I don’t know how long I was there, all I know is that I was relaxed as I watched the black hole that had engulfed the chicken line, soap shortages, the lack of toothpaste, fights with my mother-in-law and the persistent gaze of my partner telling me that we don’t have any money. The tension in my chest has gone, as has my desire to cry out. The virus has gone and anything else that has to do with it. Everything has gone, my fears, my desires, my determination, everything.

“Can I have it?” I ask, looking at Lola and then to the drawing. She agrees and I take it without saying a word.
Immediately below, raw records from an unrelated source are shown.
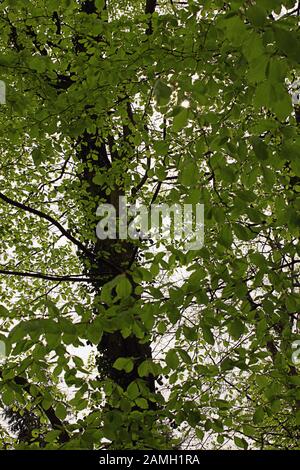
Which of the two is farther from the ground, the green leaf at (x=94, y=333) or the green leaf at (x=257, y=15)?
the green leaf at (x=257, y=15)

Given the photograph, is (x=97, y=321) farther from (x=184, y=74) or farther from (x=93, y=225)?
(x=93, y=225)

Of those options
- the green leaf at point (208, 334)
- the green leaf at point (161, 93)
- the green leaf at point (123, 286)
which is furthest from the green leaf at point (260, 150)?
the green leaf at point (208, 334)

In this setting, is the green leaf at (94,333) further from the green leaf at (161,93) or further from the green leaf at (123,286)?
the green leaf at (161,93)

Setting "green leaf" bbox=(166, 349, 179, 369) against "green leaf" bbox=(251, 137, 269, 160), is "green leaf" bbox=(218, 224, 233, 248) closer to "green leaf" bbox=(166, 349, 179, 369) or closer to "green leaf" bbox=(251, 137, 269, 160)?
"green leaf" bbox=(251, 137, 269, 160)

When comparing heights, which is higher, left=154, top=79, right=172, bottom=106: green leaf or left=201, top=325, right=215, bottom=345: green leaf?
left=154, top=79, right=172, bottom=106: green leaf

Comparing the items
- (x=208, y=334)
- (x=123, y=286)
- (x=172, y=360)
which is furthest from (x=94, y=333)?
(x=208, y=334)

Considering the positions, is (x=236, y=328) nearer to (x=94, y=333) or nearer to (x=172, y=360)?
(x=172, y=360)

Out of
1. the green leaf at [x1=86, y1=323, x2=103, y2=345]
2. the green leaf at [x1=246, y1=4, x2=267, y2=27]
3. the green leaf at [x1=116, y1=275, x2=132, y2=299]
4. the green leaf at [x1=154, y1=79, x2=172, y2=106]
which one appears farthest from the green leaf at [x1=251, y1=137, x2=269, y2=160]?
the green leaf at [x1=86, y1=323, x2=103, y2=345]

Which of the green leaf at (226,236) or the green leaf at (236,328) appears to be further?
the green leaf at (236,328)

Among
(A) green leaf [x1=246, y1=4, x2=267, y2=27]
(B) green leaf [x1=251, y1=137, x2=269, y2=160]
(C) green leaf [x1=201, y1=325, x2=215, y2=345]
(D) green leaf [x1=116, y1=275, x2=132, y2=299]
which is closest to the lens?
(A) green leaf [x1=246, y1=4, x2=267, y2=27]

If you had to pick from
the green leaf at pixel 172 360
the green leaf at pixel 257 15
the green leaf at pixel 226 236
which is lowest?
the green leaf at pixel 172 360

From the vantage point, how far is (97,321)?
2799mm

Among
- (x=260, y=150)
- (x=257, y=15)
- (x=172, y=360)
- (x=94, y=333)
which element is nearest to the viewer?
(x=257, y=15)

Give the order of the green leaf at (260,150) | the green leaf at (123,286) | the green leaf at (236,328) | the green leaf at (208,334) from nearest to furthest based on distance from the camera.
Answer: the green leaf at (260,150), the green leaf at (123,286), the green leaf at (208,334), the green leaf at (236,328)
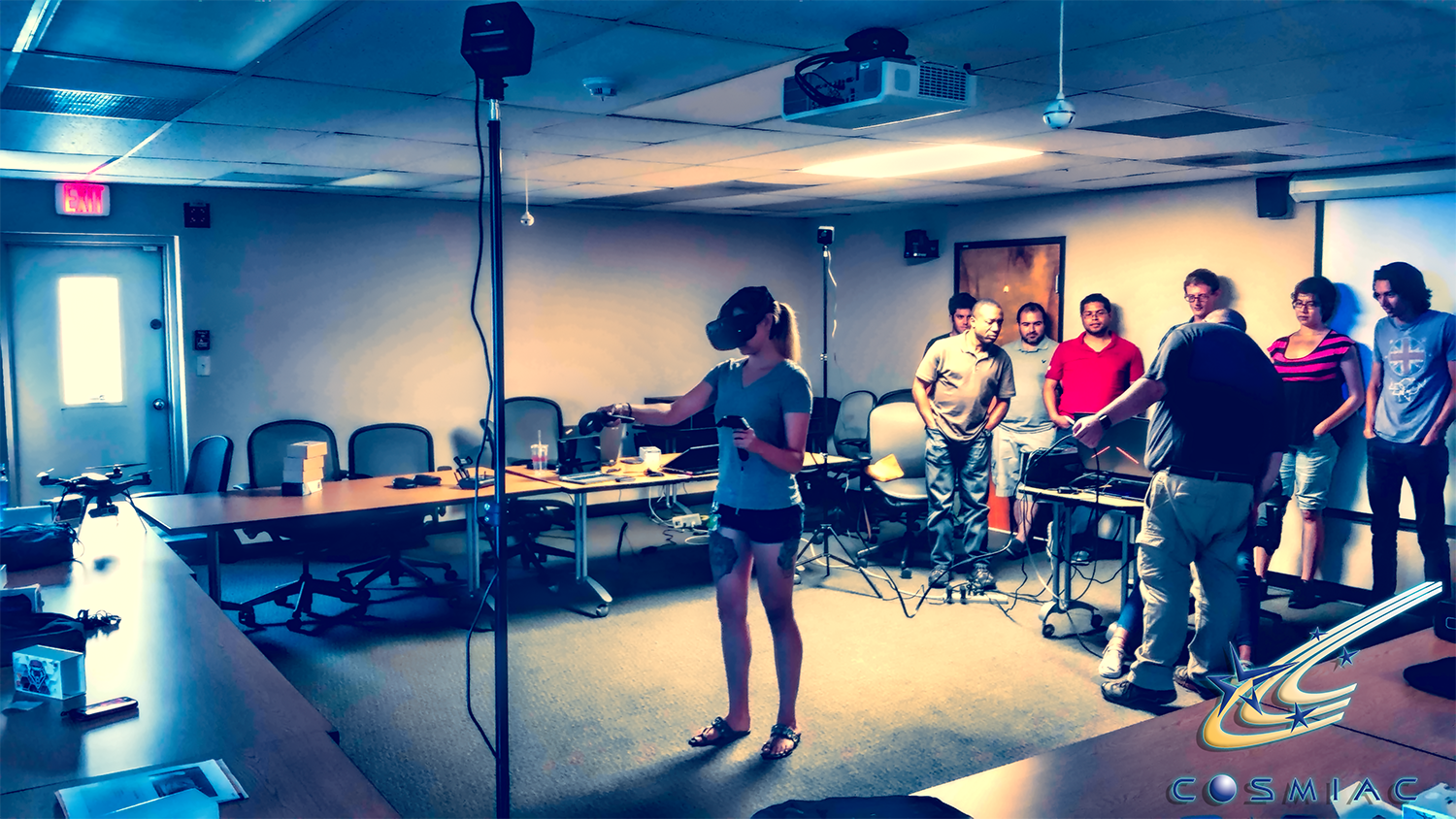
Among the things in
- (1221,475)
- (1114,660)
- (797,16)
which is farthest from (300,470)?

I go home and hope to gather everyone in the living room, show them this masterpiece while I go to take a shower.

  1. Lola exists and the black hole too, it’s only my fears out loud that don’t exist…

Ammi

I’m a mother of four children who through perseverance, studies and improvement managed to improve her environment and I have learned that every effort is rewarded and knowledge is shared. For me there is nothing more important than freedom and especially that which is capable of breaking personal limits. I am considered a cheerful, enthusiastic, curious person, willing to learn from each new experience.

3 thoughts on “Lola’s Black Hole

  • Cuban writers have grown quite adept at romanticizing poverty in Cuba. So much so that supporters and sycophants of the dictatorship hold out these articles as examples of how happy the Cuban people are. I am reminded, as an African American, of my own history when as slaves sung while working under the hot southern sun, their slave masters exclaimed “See how happy my slaves are? They’re singing!” I hate to read how an able-bodied man is left to dumpster dive in order to help his family. Well-written article. Horrible topic.

  • I always look forward to when you post one of your stories

  • “We do hope to raise the standard of living to what the middle class has now.”
    Fidel Castro 22nd April, 1959

    “Thus part of society has come to see theft from the state as normal……..illicit marketing of goods and services.”
    Raul Castro 7th July, 2013

    “A collective system of revolutionary vigilance so that everybody knows who lives on every block, what they do on every block……in what activities they are involved and with whom they meet.”
    Fidel Castro 28th September, 1960

    Ammi, the mother of four children, so accurately describes the consequences of the Castro brothers dreams, which have become a nightmare for the people of Cuba. What does the future hold for those four innocent children other than Indoctrination, poverty with hunger not only for food, but for a reasonable life?